### [Work order 1]
Edit the essay excerpt on U.S. power and crime films, starting at "I have suggested" and ending at "high moral purpose.", and put "dominant" in place of "hegemonic".
### [Work order 2]
According to the essay excerpt on U.S. power and crime films, what does the corporate culture industry feed off?
### [Work order 3]
Carry on the essay excerpt on U.S. power and crime films from its final sentence.
++++ Extract provided ++++
I have suggested before that as the hegemonic world power, the U.S. influences the way in which narrative is interpreted. The values it expresses are those of the ruling state. With the U.S. that means the military is the always the engine for high moral purpose.
Alongside this is the increasing scavanging of the lower classes. The corporate culture industry feeds off the lower classes. It does so in a variety of ways. There seems to be no end to the constant stream of “gritty” crime films, all of which seem to announce their own “edginess”. There are cartoon versions such as The Expendables and their are the prestige versions such as the recent Killing Them Softly. One might reasonably ask, has this not always been so? The answer is sort of.
++++ Exercise data ++++
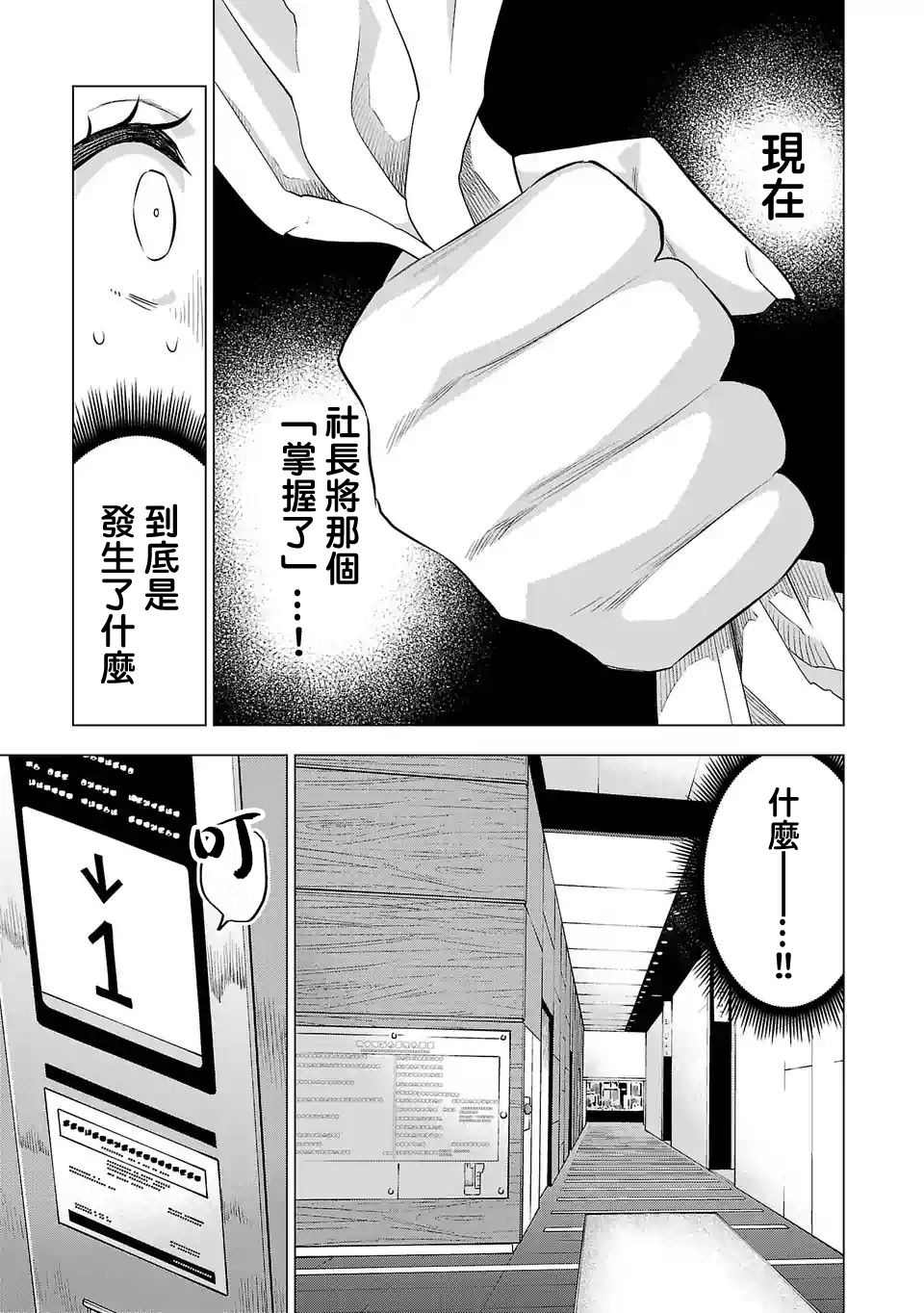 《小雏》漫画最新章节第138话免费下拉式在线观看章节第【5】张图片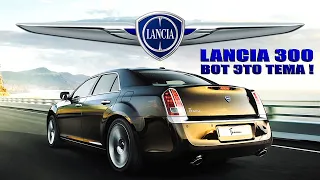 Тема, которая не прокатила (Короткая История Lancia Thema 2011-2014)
++++
++++ Exercise data ++++
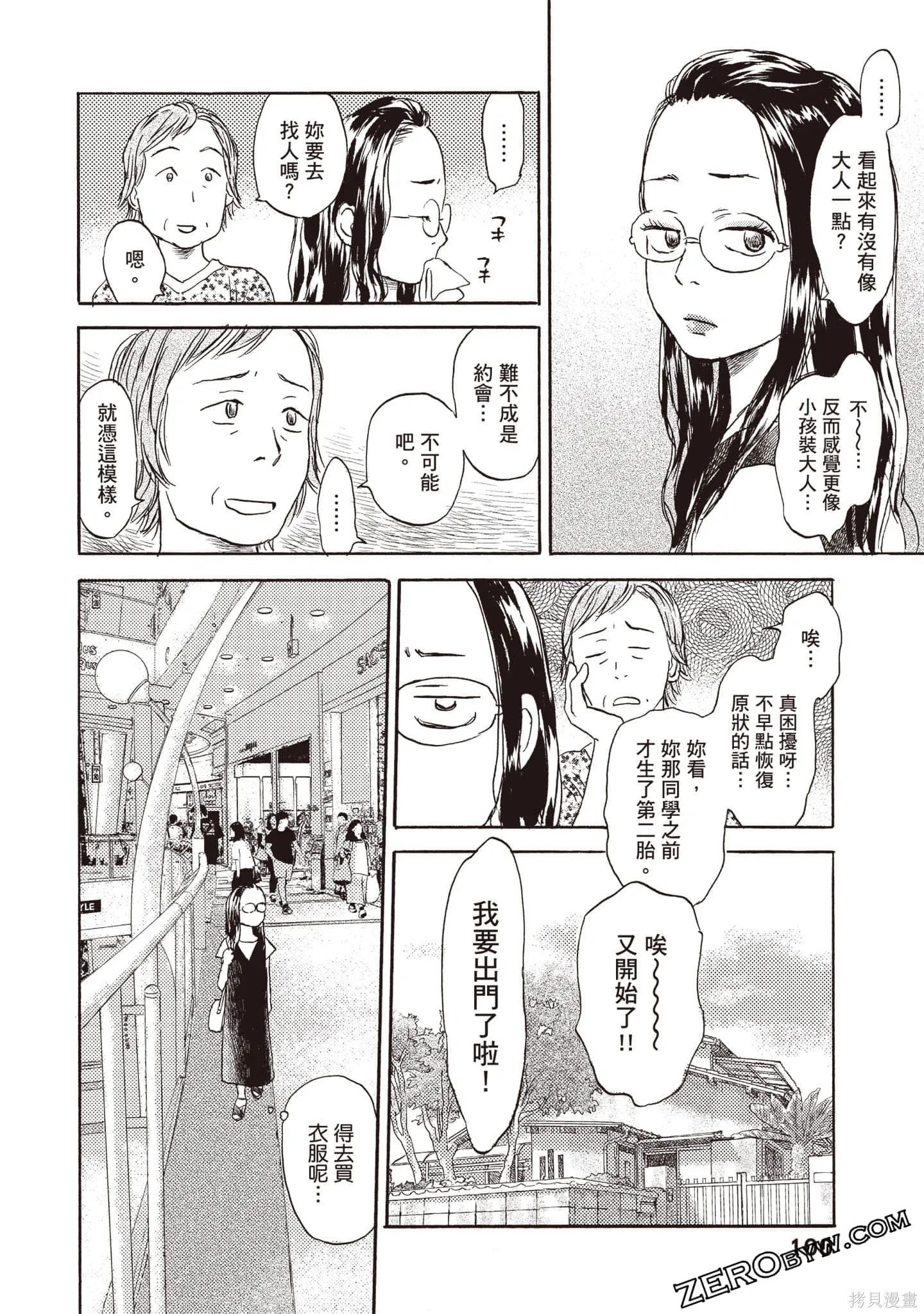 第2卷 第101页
++++
### [Task output 1]
I have suggested before that as the dominant world power, the U.S. influences the way in which narrative is interpreted. The values it expresses are those of the ruling state. With the U.S. that means the military is the always the engine for high moral purpose.

### [Task output 2]
The lower classes.

### [Task output 3]
What has changed however is that the deeper layers of meaning are now expressed in an ever more condensed shorthand. James Gandolfini, who became iconic in his portrayl of Tony Soprano, is featured in Killing Them Softly, thereby announcing the theme without the theme really having to be announced. He is a signifier for gangster. The fact that layered over the narrative is a naive economic allegory, only serves to suggest just how internalized are the assumptions at work in this stuff. The underclass itself had no hand in the making of this film. Nobody from the underclass worked on it. That in itself does not disqualify the film from relevence, but it points up the class relationships at the heart of the culture industry.
The military is the other backdrop to everything. All the way back to 1957, C. Wright Mills said that WW2 was the point at which the “merger of the corporate economy and the military bureaucracy came into its present day significance”. In 1961 Eisenhower made his now famous address on the military industrial complex. However, today, though this was true from the start, the military is not just Lockheed Martin or General Dynamics or Boeing…it is not just the death merchants who make bombs and guns. It is also the entertainment industry, the media, think tanks and policy research foundations, and the surveillance industry — it is almost everything, actually.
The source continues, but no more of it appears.